Son discours me fait froid dans le dos.
« T'es complètement malade… Tu ne pourras jamais devenir moi.
« Et pourquoi pas ? »
« Parce que je suis là ! Parce que je suis moi ! Et toi, tu es toi. Arrête de te prendre pour qui tu n'es pas ! »
« Donc tant que tu es là, je ne pourrais pas devenir toi, c'est bien ça ? »
« C'est ça ! Donc laisse tomber tes idées flippantes. »
« Ou je peux faire ça. »
Sa voix est soudainement bien plus proche. Je n'ai même pas le temps de réagir qu'il me retourne et me plaque au mur, sa main sur ma gorge. J'étouffe. Il est trop proche pour que je puisse me débattre. J'arrive seulement à saisir son poignet pour tenter de défaire sa prise, en vain. Celle-ci se resserre. Je ne peux plus respirer, ni même crier. Qu'est-ce qu'il compte faire ? Je sens quelque chose de froid m'effleurer l'abdomen, avant d'être retiré précipitamment. Je tombe à terre, libre. Un tintement me fait lever la tête.

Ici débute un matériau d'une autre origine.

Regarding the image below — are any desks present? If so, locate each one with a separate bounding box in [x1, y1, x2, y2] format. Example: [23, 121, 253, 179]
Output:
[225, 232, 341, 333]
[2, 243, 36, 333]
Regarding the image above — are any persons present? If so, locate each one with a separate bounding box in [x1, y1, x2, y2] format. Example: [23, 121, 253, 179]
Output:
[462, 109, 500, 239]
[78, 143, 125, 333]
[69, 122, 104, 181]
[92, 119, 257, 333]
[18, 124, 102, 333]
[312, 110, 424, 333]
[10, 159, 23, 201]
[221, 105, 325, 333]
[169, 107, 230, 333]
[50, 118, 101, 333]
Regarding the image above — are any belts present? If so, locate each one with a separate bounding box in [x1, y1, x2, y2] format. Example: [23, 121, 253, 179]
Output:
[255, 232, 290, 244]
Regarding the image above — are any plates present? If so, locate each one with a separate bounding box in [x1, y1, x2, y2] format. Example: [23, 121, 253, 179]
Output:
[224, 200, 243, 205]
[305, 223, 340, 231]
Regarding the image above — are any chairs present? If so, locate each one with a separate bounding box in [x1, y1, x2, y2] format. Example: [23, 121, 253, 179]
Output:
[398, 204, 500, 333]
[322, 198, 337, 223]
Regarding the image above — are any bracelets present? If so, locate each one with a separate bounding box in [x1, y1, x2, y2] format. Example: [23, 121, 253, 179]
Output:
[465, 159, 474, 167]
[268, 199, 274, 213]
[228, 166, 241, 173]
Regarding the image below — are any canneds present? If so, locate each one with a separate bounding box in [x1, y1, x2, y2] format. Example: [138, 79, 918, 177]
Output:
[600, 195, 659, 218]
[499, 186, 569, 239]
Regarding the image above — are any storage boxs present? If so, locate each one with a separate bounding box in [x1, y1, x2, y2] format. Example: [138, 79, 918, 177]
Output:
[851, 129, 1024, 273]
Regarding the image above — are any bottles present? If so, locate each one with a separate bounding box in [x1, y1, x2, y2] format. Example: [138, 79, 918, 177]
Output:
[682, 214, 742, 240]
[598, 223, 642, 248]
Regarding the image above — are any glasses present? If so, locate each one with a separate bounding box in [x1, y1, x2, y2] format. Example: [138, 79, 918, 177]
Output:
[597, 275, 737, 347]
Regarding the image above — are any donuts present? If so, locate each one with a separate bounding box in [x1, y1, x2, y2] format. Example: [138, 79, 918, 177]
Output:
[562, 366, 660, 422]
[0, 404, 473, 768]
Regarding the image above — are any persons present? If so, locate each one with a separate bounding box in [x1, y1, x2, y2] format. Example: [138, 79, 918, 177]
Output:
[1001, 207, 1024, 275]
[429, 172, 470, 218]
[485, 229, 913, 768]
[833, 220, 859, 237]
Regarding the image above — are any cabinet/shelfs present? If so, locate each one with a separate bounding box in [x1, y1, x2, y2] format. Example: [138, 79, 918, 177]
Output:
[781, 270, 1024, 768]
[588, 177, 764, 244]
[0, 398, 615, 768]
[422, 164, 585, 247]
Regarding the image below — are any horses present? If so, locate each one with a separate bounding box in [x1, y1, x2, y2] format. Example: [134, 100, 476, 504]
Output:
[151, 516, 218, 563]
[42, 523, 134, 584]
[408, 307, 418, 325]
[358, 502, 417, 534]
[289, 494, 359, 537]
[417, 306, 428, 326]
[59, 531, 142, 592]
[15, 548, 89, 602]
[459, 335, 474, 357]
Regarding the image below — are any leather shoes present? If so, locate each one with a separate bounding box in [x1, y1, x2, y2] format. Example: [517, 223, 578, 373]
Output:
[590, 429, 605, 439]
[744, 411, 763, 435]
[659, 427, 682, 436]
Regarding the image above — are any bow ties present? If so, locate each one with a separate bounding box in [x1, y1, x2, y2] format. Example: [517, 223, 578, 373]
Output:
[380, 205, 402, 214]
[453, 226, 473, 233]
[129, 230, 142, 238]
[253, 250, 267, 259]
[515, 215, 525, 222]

Devant moi, Archer maintient fermement mon assaillant au sol. Il crie quelque chose, mais je ne l'entends pas. A la place, un objet brillant attire mon attention. Une lame, un couteau de cuisine est à terre, quelques gouttes de liquide rouge sur le côté coupant. Ma respiration s'accélère. Je pose ma main sur mon abdomen, qui me pique. J'y trouve une coupure, légère et superficielle, mais qui saigne tout de même. Est-ce que j'ai failli … ? L'air ne rentre plus dans mes poumons, qu'importe mes efforts. Deux mains se posent sur mes épaules et me secouent, je reconnais Caleb, l'air paniqué. Mark arrive à son tour, suivi d'autres, tous alarmés par les cris. L'agitation ne m'aide pas à me calmer, au contraire.
Faites que ça s'arrête, faites que ce cauchemar s'arrête.